Socialise before you start working together
It is a truly art-form to build great teams. One company I worked with dedicated the whole working day to social activities, when someone new arrived in their group. They talked and drank sparkling wine (Sekt in German). The Apollo program socialised for the first three or four weeks. In the end, these kind of activities pay off. Getting to know someone as an individual before you start working together is a great advantage. The longer you know someone before you hire them, the better it is.
The influence from family
I still think that teams and organisations have some fundamental influences from the way we are raised in families. We all have parents, and most of us have been raised with one or two of them. Some of us have big brothers and sisters, some have small siblings. The family forms a strict social hierarchy, where no one is at the same level except for the parents (not even twins are at the same level). The family decisions are usually taken by one of the parents, sometimes it can be taken by one of the older siblings. Family decisions are almost never taken by the last born.
I believe we take these roles with us, when we go out in the big world and start working in companies. If you are the first born, you look upon your Manager as your stand-in "parent". If you are last born, you look upon your Manager as your older brother or sister. The stand in parent for the last born in an organisation is the Manager's manager. This has some consequences when you build really great teams.

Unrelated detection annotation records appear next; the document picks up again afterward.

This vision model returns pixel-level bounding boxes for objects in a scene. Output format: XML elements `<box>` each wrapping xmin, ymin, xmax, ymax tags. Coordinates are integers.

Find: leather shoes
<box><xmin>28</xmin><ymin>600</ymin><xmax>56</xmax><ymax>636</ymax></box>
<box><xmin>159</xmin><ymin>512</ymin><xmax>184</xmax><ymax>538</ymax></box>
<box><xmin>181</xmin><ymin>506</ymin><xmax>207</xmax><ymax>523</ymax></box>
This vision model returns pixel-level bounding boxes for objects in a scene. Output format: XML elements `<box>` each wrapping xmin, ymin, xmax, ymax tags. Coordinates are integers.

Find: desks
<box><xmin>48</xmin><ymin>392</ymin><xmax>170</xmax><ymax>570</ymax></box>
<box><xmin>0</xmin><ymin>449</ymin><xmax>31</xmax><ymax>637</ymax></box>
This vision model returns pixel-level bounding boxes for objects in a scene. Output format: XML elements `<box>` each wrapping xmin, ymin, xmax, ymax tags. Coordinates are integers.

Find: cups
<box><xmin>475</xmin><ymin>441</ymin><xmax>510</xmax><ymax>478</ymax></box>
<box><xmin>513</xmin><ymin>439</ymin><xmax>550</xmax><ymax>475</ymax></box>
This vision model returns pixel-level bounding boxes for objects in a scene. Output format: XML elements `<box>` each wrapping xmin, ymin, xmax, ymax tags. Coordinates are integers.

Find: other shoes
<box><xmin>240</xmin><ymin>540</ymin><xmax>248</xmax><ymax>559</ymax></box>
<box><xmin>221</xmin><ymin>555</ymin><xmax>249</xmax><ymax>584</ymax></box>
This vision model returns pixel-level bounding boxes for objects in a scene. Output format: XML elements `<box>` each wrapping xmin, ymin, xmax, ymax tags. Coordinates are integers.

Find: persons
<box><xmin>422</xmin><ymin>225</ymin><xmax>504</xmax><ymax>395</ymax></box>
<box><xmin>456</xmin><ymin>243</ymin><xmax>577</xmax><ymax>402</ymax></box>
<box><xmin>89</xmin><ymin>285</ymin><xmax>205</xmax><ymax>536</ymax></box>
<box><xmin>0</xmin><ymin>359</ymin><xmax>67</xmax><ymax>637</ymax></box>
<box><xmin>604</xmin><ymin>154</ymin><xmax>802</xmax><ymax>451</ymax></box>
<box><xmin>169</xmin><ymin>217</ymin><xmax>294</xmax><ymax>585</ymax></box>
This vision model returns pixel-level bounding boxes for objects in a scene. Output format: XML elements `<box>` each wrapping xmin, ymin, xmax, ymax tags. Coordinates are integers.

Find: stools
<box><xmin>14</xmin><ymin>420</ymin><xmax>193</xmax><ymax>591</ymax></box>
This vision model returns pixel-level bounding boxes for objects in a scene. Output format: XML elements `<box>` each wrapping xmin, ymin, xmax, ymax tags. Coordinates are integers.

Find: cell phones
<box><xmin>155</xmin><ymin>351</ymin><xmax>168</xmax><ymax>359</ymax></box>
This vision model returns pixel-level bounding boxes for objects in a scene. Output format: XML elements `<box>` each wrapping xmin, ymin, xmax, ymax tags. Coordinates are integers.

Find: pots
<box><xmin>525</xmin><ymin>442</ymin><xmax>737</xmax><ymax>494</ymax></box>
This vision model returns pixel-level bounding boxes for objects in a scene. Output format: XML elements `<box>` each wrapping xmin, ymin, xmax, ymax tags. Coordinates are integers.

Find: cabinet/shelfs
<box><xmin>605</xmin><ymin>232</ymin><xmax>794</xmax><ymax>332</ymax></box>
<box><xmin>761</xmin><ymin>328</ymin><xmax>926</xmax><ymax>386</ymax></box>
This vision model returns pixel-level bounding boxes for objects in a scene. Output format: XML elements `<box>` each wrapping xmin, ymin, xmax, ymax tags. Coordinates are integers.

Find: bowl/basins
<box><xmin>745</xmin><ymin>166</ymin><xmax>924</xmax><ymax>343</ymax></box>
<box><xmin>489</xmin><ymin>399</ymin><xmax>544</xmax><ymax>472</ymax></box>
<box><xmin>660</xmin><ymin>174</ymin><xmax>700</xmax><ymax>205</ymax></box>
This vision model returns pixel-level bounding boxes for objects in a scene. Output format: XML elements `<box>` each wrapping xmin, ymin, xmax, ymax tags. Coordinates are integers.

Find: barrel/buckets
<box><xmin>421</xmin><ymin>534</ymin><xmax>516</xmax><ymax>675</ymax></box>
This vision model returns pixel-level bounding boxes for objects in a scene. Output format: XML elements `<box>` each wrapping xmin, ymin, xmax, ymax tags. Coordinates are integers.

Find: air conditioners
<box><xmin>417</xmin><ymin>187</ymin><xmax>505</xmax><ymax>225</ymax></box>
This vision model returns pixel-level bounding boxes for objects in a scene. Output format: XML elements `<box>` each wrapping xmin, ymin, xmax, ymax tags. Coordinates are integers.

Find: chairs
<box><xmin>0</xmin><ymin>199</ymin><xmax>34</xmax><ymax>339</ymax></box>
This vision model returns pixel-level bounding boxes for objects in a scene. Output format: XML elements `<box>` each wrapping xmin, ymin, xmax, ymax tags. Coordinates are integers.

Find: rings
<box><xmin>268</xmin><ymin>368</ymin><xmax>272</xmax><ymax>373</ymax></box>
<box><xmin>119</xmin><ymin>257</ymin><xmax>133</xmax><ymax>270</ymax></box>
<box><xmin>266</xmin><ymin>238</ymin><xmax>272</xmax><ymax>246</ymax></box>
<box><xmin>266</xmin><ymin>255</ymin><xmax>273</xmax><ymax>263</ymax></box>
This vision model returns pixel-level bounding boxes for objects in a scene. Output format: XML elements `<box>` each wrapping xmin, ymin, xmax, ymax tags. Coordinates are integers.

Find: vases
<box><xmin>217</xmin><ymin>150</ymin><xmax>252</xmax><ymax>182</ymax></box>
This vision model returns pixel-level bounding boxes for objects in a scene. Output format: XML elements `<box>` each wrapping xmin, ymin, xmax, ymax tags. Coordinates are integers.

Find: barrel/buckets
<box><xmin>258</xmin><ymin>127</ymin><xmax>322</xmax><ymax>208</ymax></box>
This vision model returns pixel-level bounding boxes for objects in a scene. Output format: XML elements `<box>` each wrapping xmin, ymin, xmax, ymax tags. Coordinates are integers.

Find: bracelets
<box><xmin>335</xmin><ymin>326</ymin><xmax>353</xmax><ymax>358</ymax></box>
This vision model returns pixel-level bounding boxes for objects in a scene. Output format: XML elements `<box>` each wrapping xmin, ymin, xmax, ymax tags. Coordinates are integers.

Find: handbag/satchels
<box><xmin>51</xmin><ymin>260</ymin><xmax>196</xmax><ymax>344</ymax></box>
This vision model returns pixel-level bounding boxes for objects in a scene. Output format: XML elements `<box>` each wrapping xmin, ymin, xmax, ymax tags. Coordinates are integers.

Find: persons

When you ask a first born to describe their youngest sibling they may use words like: "irresponsible", "spoiled", "cannot handle responsibility". When you ask the last born to describe their older brother or sister, they may use words like: "controlling", "tells me what to do", "buds into my life". What scientists now think is that last born are more creative than first born, because they are forced to be. They need to invent alternative strategies to be successful in life, as no one notices them, or gives them any responsibility. They are not trained the way first born are.
So if you want to build a creative team, where people don't care about responsibilities or social hierarchies, you should probably hire people who are last born. And if you want a team where people feel responsible and where structure is important, you should hire people who are first born. Different businesses need different types of people. And don't be surprised if we meet in the future and I ask you if you are first born or last born. You never know.